Protestation de Ctésippe.
Discussion avec les sophistes.

Ctésippe, à ces mots, s’indigna e pour son bien-aimé : « Étranger de Thurium, s’écria-t-il, s’il n’était trop grossier de le dire, je dirais : « Malheur sur ta tête ! » pour oser proférer contre moi et les autres un mensonge dont le seul énoncé est à mes yeux un sacrilège, en disant que je voudrais son anéantissement ! »

« Eh quoi ! Ctésippe, répondit Euthydème, te semble-t-il possible de mentir ? — Oui, par Zeus ! dit-il, si je ne perds la raison. — En disant la chose dont il s’agit, ou sans la dire ? — En la disant. 284 — Si on la dit, on ne dit, des choses qui sont, que celle-là même dont on parle ? — Évidemment, répondit Ctésippe. — Mais cette chose qu’on dit fait aussi partie de celles qui sont, indépendamment des autres. — Parfaitement. — Celui qui la dit, reprit-il, dit donc ce qui est ? — Oui. — Mais dire ce qui est et les choses qui sont, c’est dire la vérité[58] ; par conséquent Dionysodore, s’il dit ce qui est, dit la vérité et ne profère contre toi aucun mensonge. »

« Oui, répondit Ctésippe, mais qui parle ainsi, Euthydème, b ne dit pas ce qui est. »

Alors Euthydème : « Les choses qui ne sont pas, dit-il, n’ont point d’existence, n’est-il pas vrai ? — Elles n’en ont point. — Les choses qui ne sont pas n’existent donc nulle part ? — Nulle part. — Y a-t-il donc moyen d’agir à leur égard [, envers ce qui n’est pas,] de façon qu’un individu, quel qu’il soit, fasse ce qui n’est nulle part ? — Ce n’est pas mon avis, dit Ctésippe. — Voyons, quand les orateurs parlent devant le peuple, n’agissent-ils point ? — Bien certainement ils agissent, dit-il. — Si donc ils agissent, ils font aussi ? — Oui. — c Ainsi donc parler, c’est à la fois agir et faire ? » Il en convint. « Par conséquent, reprit l’autre, personne ne dit ce qui n’est pas ; sans quoi il ferait dès lors quelque chose.
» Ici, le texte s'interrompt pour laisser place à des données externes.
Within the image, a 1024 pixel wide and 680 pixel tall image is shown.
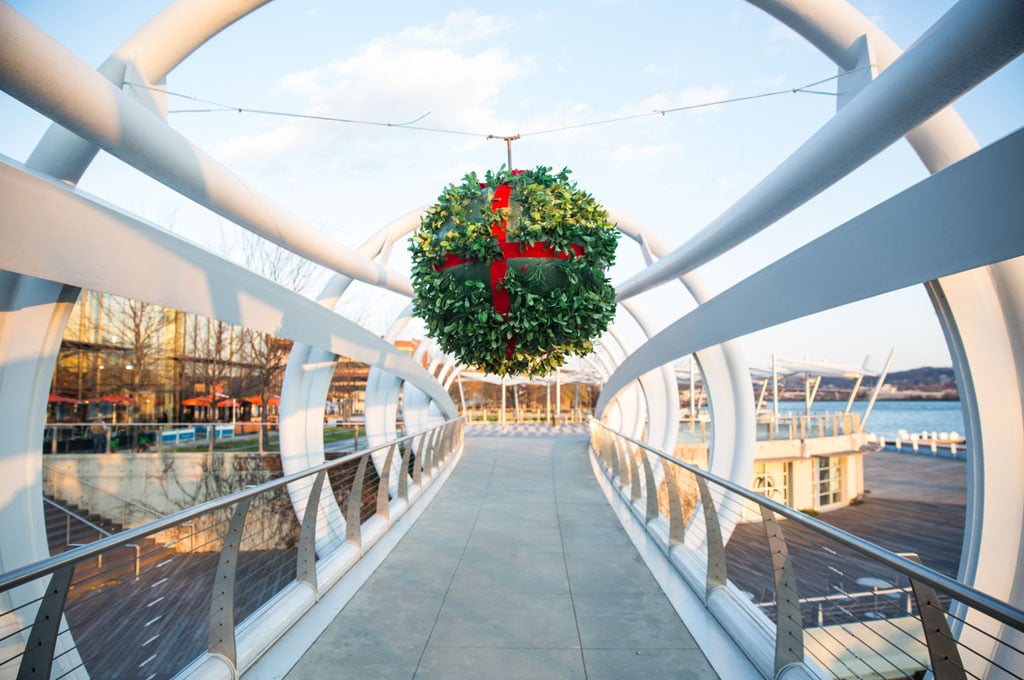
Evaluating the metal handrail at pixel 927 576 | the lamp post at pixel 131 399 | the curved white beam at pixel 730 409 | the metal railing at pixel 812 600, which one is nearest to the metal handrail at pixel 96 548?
the metal railing at pixel 812 600

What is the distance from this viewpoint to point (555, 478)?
35.0 ft

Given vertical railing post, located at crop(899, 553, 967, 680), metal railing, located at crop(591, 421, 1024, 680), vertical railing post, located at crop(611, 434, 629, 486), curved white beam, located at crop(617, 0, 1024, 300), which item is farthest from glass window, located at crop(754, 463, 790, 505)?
vertical railing post, located at crop(899, 553, 967, 680)

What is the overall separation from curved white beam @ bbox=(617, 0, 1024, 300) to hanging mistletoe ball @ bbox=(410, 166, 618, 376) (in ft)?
4.92

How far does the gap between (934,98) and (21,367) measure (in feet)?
17.6

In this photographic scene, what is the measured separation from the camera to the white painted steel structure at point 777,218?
2.47m

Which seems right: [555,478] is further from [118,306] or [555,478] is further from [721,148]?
[118,306]

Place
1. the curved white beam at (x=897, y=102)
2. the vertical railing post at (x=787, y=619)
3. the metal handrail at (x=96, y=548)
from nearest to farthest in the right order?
the metal handrail at (x=96, y=548) → the curved white beam at (x=897, y=102) → the vertical railing post at (x=787, y=619)

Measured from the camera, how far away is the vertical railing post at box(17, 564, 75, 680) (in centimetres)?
180

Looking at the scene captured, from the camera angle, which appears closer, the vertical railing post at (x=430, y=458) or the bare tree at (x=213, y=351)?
the vertical railing post at (x=430, y=458)

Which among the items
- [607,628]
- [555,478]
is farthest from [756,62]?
[555,478]

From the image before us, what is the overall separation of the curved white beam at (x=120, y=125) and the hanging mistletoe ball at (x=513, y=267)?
1.75 meters

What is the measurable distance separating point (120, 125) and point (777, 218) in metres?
4.67

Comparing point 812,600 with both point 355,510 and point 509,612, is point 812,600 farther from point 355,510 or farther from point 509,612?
point 355,510

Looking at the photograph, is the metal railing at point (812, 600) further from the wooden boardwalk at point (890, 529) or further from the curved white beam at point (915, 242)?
the wooden boardwalk at point (890, 529)
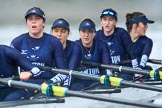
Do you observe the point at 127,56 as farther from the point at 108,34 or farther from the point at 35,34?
the point at 35,34

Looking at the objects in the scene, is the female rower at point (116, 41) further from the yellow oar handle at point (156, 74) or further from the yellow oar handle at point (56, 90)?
the yellow oar handle at point (56, 90)

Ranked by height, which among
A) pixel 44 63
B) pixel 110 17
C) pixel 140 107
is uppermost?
pixel 110 17

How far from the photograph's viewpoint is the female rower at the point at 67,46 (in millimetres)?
4512

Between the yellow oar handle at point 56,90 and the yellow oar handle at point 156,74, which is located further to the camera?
the yellow oar handle at point 156,74

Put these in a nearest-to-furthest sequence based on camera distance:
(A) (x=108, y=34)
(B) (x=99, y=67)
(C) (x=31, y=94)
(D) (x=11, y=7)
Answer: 1. (C) (x=31, y=94)
2. (B) (x=99, y=67)
3. (A) (x=108, y=34)
4. (D) (x=11, y=7)

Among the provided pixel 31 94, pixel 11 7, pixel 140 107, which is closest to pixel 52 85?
pixel 31 94

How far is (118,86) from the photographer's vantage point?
13.6 ft

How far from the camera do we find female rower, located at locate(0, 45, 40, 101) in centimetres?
385

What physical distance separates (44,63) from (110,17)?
3.86 feet

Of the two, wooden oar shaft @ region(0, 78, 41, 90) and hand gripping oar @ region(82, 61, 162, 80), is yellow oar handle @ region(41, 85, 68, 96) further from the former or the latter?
hand gripping oar @ region(82, 61, 162, 80)

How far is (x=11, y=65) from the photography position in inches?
155

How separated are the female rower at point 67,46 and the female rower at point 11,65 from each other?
58 centimetres

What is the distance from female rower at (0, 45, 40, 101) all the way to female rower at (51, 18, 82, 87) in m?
0.58

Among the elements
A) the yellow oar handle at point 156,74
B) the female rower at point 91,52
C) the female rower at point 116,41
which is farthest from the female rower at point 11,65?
the female rower at point 116,41
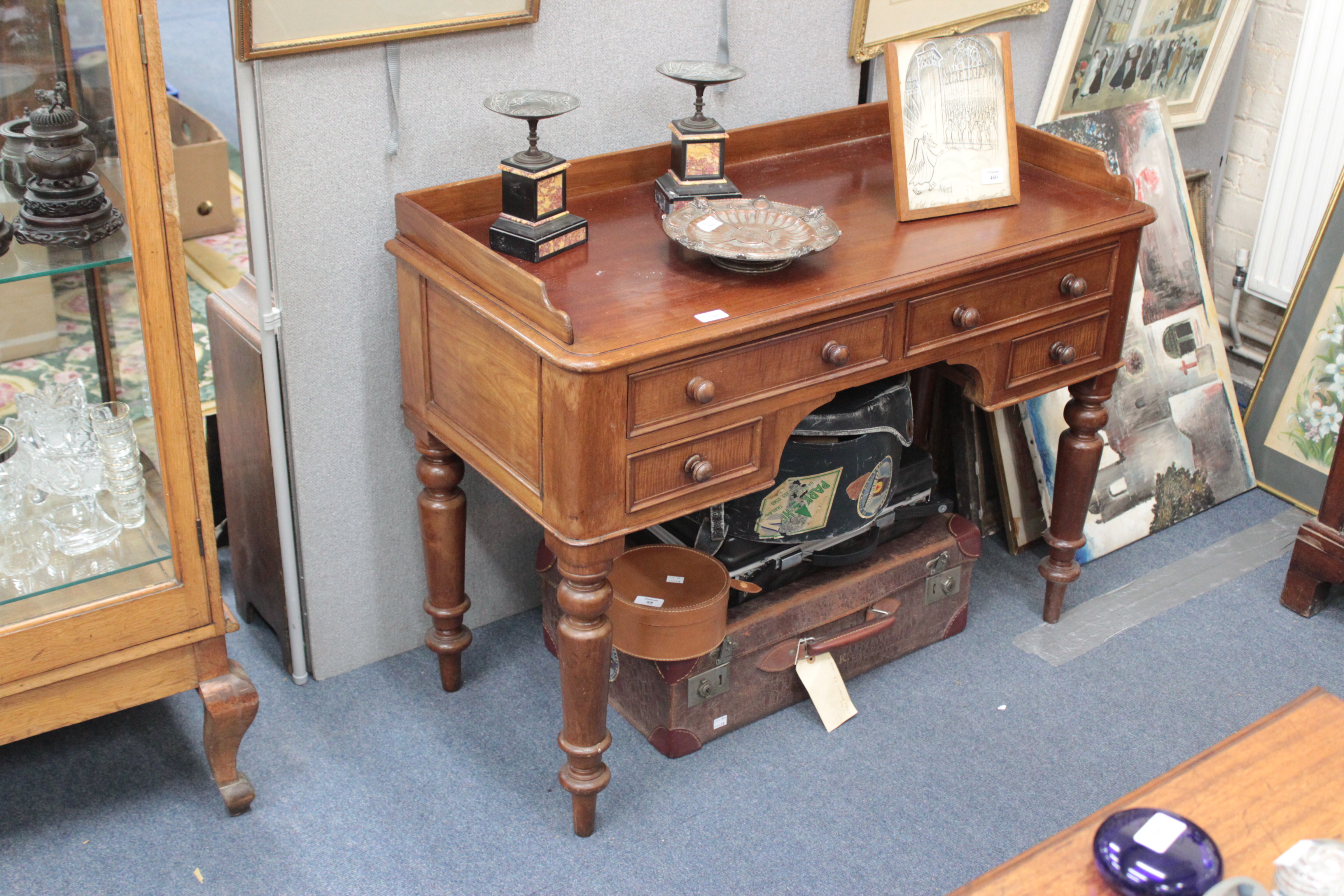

Or tu as reconnu que ce qui n’est pas, il est impossible à personne de le faire ; il en résulte d’après toi que personne ne ment, et que, si Dionysodore parle, c’est la vérité et la réalité qu’il exprime[59]. »

« Oui, par Zeus ! Euthydème, répliqua Ctésippe, mais la réalité, il la dit d’une certaine manière, et non comme elle est. »

« Qu’entends-tu par là, Ctésippe ? reprit Dionysodore. Y a-t-il donc des gens qui d disent les choses comme elles sont ? — Assurément il y en a, les honnêtes gens et ceux qui disent la vérité. — Voyons, dit l’autre ; le bien n’est-il pas bon, et le mal n’est-il pas mauvais ? » Il l’accorda. « Et les honnêtes gens, reconnais-tu qu’ils disent les choses comme elles sont ? — D’accord. — Alors, Ctésippe, les honnêtes gens parlent mal du mal[60], s’ils disent les choses comme elles sont. — Oui, par Zeus ! rien n’est plus vrai ; ils le font, en tout cas, des malhonnêtes gens, et toi, si tu m’en crois, tu prendras garde d’en être, de peur e que les gens de bien ne parlent mal de toi. Car sache-le, les honnêtes gens parlent mal des malhonnêtes. — Et des grands, dit Euthydème, ils parlent avec grandeur, et des échauffés en s’échauffant ? — Bien entendu, dit Ctésippe ; des froids parleurs[61], en tout cas, ils parlent froidement, et attribuent à leurs entretiens le même caractère. — Toi, Ctésippe, tu insultes, dit Dionysodore, tu insultes. — Ma foi non, Dionysodore, répondit l’autre, car j’ai de l’amitié pour toi. Mais je te conseille en camarade, et je cherche à te dissuader de jamais me dire si grossièrement en face que je 285 veux voir anéantis ceux dont je fais le plus de cas. »


Intervention de Socrate.

Moi, les jugeant trop irrités l’un contre l’autre, je me mis à plaisanter Ctésippe : « Ctésippe, lui dis-je, nous devons, à mon avis, accepter des étrangers ce qu’ils disent, s’il leur plaît de nous faire ce don, sans disputer sur un mot[62]. S’ils savent anéantir les gens de manière à les transformer de vicieux et insensés en vertueux et raisonnables, qu’ils en aient eux-mêmes découvert tous les deux le moyen, b ou qu’ils aient appris d’autrui le secret d’une destruction et d’un anéantissement capable de mettre à mort un méchant pour le faire reparaître honnête homme, si, dis-je, ils le savent — et évidemment ils le savent ; en tout cas, ils revendiquaient pour eux l’art, récemment découvert, de transformer les gens de vicieux en vertueux —, faisons leur donc cette concession : qu’ils mettent à mort ce garçon et le rendent raisonnable, et nous tous aussi par surcroît. Mais si vous avez peur, vous les jeunes, qu’on c fasse sur moi l’essai comme sur un Carien[63] ! Moi qui suis vieux, je suis prêt à en courir le risque, et je me livre à Dionysodore que voici comme à Médée de Colchide[64]. Qu’il me mette à mort et, s’il le veut, me fasse cuire ; sinon, qu’il agisse à sa guise, pourvu qu’il me rende vertueux ! »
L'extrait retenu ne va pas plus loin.